Text section:
__________
"I stayed in my position for eight months (about seven and a half months longer than I wanted to). The work was boring, it was in a field I had no experience in or desire to learn about . . . and there was a bitter and awful office manager who had the ear of the president, and used that to constantly undermine my work."

"This job I have now is just one more in a neverending series of dysfunctional situations. Wayward staff, messed-up inventories, incompetence, unrealistic expectations; a myriad of other issues to deal with and no satisfaction."

"I stayed in a job I hated because it wasn't the 'job' that I hated -- it was only parts of the job. . . . I felt at times like I was being dragged -- down a winding hill -- by a blindfolded runaway bull."

These are some of the juicy tidbits from workers who chatted with me about why they stay (or stayed) with a job they hate. And, my goodness, there are a lot of you out there. It's easy to see that many people don't enjoy their jobs. Just check out the grim faces next to you on the Metro, the nasty person on the customer service line, the sullen boss who hides in his office and complains about your new e-mail system, his boss, his assistant, your co-worker, the commute. The coffee.

People are miserable. But do they have to be?

Is it really that hard to find work that makes you a little happy to get out of bed in the morning? Work that is more than just a paycheck? To some, it might seem like finding a job that doesn't leave you slumped over, head in hands, is impossible. And in some cases, it is nearly impossible. But others say they moved on from their soul-sucking experiences after some trepidation and . . . well, thank goodness.
__________
Data provided:
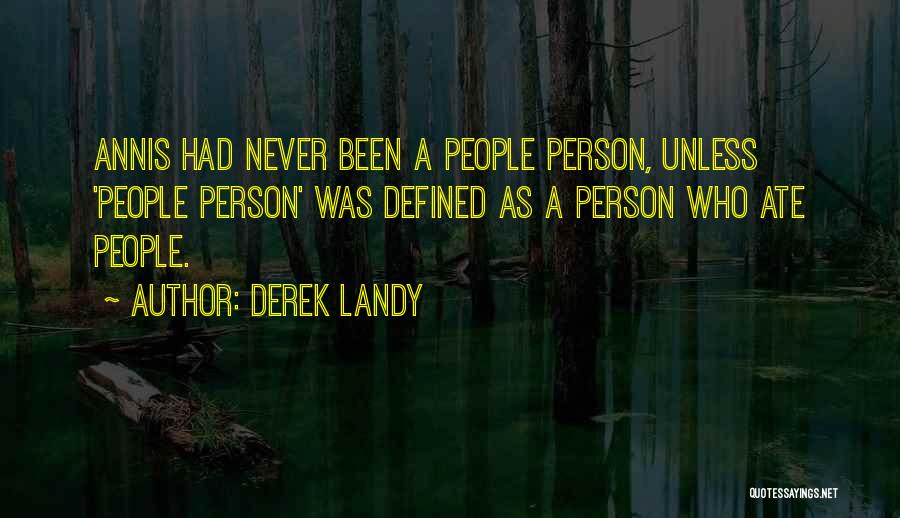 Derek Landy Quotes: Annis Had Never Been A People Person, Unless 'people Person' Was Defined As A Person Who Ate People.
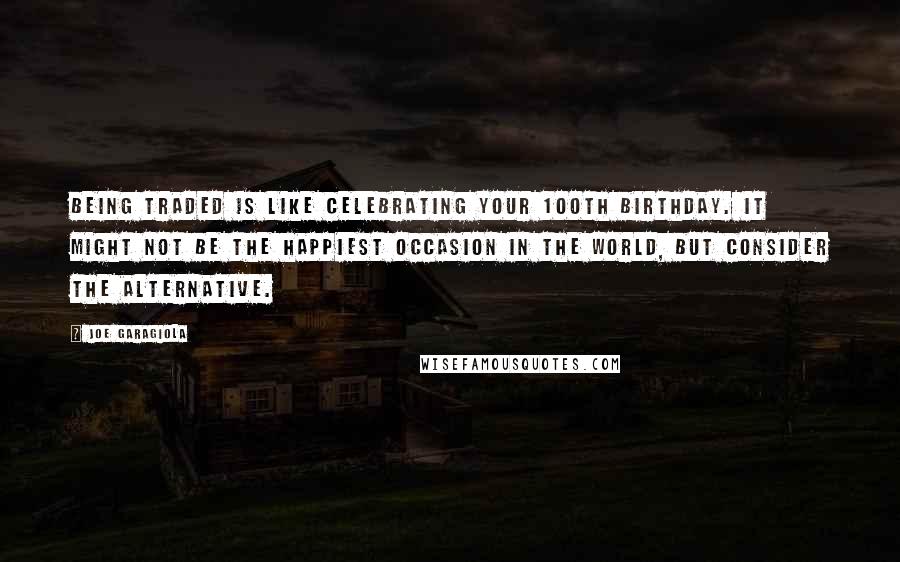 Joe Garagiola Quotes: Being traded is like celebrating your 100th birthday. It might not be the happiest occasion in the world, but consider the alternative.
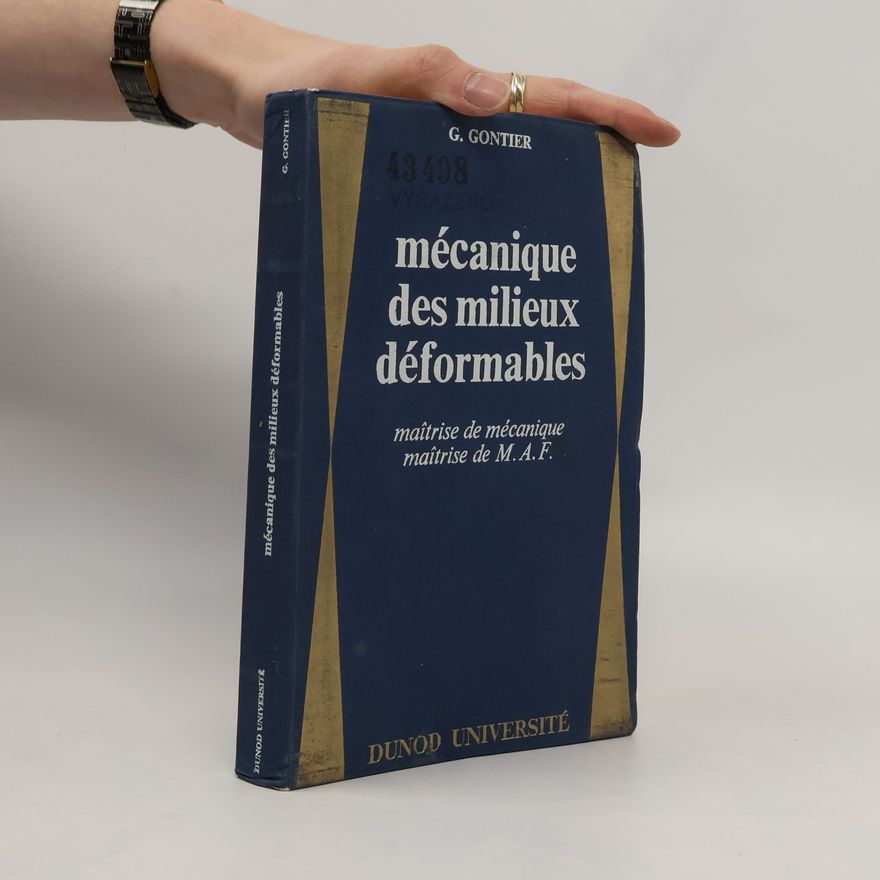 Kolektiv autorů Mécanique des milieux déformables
__________
What to do: Can you carry on the text about why people stay in jobs they hate, starting right after its last sentence?

Answer space:
Some told me that they could not move on from their jobs because they had no time to look for a new job.

Pishposh, kids.

Say you had only one life -- one -- to live. How would you live it? Oh, you do have only one? Great, so get on with it already. You're wasting your days in that miserable job.

"They have the skill sets," said Clay Parcells, regional managing director with Right Management Consultants. Which, really, you do. Otherwise you wouldn't be sitting there, miserable in a job already, right? So figure out where those skill sets fit -- elsewhere -- and start to take charge.

One step at a time: First, you have to realize you must network. You can't just send your resume around for months and expect automatic gratification. Join a professional association, Parcells suggested. Start regularly attending those monthly meetings or breakfasts. Go after work, before work. During your lunch hour. "People have to take control of their career. Their employers aren't going to do it," Parcells said. "They have to take time out of their busy schedule to go out, network, find out what people do, if they are happy, who they work for."

So you score an interview but don't feel like you can sneak out of the office? That's what vacation time -- if you get it -- is for. If you don't have vacation time, how about that lunch hour? Employers doing the interviewing should understand your need to not skip out of work (and hey, how about that loyalty? Bonus points with the interviewer . . .) . They may try to be accommodating.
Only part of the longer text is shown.